We will leave it at this, although there is a few more things we would want to do - and that would be to add an additional legend property to state why the City of London wards are grey (No Data) as well as add our data source information.

5.3.11 Exporting our crime data

Once we are finished making our map, we can go ahead and export it to our maps folder. To do so, we need to save our map-making code to as a variable and then use the tmap_save() function to save the output of this code to a picture within our maps folder.

# add map object to variable
jan2020_map <- 
  # set out tm_shape equal to our original ward data frame
  tm_shape(ward_population) + 
  # draw out spatial objects as polygons, set to grey
  tm_polygons("gray", border.col = "gray") + 
# set our tm_shape equal to our spatial data frame
tm_shape(theft_crime_rate_sdf) + 
  # draw out spatial objects as polygons, specifying a data column, 
  # specifying fixed breaks, colour palette, and borders
  tm_polygons(col = "jan_2020", n = 5, style = "fixed", 
              breaks = c(0, 5, 16, 40, 118, 434), 
              palette = "Blues", border.col = "white", 
              title = "Rate per 10,000 people") + 
  # add title
  tm_layout(main.title = "Theft Crime January 2020", 
            main.title.fontface = 2, 
            fontfamily = "Helvetica", 
            legend.outside = TRUE, 
            legend.position = c("left","top"), 
            legend.title.size = 1, 
            legend.title.fontface = 2) +
  # add North arrow
  tm_compass(type = "arrow", 
             position = c("right", "bottom")) + 
  # add scale bar
  tm_scale_bar(breaks = c(0, 5, 10, 15, 20), 
               position = c("left", "bottom"))

# save as image
tmap_save(jan2020_map, filename = "maps/jan2020_theft_crime_map.png")

We also want to export the rest of our hard work in terms of data wrangling that we have completed for this practical - so let’s go ahead and export our data frames so we can use them in future projects.

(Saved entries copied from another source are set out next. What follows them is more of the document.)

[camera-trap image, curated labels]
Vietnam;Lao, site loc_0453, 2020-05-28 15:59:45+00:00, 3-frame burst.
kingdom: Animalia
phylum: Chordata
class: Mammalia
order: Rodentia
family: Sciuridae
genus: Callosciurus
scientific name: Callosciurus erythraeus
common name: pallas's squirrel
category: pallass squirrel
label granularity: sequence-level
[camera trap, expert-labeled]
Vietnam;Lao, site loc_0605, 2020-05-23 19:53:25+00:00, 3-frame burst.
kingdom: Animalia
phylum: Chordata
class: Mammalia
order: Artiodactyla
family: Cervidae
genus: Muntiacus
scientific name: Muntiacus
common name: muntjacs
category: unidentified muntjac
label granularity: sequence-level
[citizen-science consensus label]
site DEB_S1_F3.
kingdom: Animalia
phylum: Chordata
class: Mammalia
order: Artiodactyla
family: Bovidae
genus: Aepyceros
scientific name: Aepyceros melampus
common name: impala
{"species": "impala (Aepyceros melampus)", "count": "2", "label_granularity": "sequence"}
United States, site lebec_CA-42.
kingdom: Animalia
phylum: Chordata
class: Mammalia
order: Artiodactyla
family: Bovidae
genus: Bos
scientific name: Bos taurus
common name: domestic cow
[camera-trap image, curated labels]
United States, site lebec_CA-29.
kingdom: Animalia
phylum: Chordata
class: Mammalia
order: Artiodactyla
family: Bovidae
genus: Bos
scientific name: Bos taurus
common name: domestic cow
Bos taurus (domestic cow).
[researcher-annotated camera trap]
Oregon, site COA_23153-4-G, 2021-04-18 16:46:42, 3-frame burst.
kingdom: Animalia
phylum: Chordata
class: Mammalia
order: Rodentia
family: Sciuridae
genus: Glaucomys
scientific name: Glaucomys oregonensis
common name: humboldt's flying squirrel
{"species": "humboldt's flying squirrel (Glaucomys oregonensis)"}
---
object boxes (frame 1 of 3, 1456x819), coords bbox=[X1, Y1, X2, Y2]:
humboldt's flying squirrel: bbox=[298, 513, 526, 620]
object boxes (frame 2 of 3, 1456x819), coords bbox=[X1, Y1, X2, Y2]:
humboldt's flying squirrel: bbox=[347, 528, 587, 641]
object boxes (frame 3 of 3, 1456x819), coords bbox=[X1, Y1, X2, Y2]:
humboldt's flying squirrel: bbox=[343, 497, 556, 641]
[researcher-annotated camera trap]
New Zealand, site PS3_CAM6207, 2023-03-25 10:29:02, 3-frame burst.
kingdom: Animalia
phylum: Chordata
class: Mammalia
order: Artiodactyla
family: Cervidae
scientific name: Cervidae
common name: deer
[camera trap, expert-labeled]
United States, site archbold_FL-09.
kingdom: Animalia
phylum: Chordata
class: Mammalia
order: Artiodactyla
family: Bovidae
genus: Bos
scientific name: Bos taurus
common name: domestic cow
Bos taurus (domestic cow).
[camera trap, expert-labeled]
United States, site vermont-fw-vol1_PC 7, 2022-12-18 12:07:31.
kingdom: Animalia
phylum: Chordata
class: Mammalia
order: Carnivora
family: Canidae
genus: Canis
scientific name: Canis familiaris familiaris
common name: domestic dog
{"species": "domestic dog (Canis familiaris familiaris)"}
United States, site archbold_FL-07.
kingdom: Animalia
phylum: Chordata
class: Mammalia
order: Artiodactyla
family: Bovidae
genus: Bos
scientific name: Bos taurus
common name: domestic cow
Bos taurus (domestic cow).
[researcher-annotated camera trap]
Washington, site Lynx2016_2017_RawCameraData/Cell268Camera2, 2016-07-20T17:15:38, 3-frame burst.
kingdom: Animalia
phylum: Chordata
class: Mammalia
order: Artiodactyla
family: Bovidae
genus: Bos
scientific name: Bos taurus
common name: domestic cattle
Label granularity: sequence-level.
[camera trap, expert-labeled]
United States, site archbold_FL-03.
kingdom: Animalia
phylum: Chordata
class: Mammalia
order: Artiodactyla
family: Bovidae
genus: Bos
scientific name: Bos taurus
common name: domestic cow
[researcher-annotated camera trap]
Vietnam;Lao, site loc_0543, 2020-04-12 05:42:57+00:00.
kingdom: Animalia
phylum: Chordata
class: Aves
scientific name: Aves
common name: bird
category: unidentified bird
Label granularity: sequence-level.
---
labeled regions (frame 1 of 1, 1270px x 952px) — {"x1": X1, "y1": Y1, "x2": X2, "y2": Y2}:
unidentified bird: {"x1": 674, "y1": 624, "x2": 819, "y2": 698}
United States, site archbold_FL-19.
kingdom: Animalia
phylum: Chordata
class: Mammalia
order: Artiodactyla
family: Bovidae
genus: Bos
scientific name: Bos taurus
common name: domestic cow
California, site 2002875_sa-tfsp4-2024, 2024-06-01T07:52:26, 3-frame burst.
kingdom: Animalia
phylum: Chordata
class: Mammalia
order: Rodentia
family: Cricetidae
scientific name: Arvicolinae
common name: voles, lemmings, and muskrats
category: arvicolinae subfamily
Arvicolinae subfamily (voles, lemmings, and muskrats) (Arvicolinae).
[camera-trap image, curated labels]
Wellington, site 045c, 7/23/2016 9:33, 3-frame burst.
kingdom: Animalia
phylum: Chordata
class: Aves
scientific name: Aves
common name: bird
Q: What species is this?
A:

# write out the all_theft_ward_sdf to a shapefile within our working data
# folder
st_write(theft_crime_rate_sdf, "data/working/theft_rate_by_ward_per_month_2020.shp",
    row.names = FALSE)
# write out the all_theft_ward_sdf to a shapefile within our working data
# folder
st_write(all_theft_ward_sdf, "data/working/theft_count_by_ward_per_month_2020.shp",
    row.names = FALSE)
# write out the all_theft_ward_sdf to a csv within our raw crime data folder
write.csv(all_theft_ward_sdf, "data/working/theft_count_by_ward_per_month_2020.csv",
    row.names = FALSE)

5.4 Assignment

For your assignment for this week, we want you to create a map for a different month of 2020 with a different layout and look. Keep in mind:

  • You will need to really think about your classification breaks when you change to map a different data set.
  • Play with the different settings, e.g. change the colours of the map, change the legend title name, change the type of North arrow, etc.

If you are up for a challenge: now try to create a map in which you incorporate the maps of two different months together in one figure. Google is your friend!

5.5 Before you leave

And that is how you use R as a GIS in its most basic form. More RGIS in the coming weeks, but this concludes the tutorial for this week.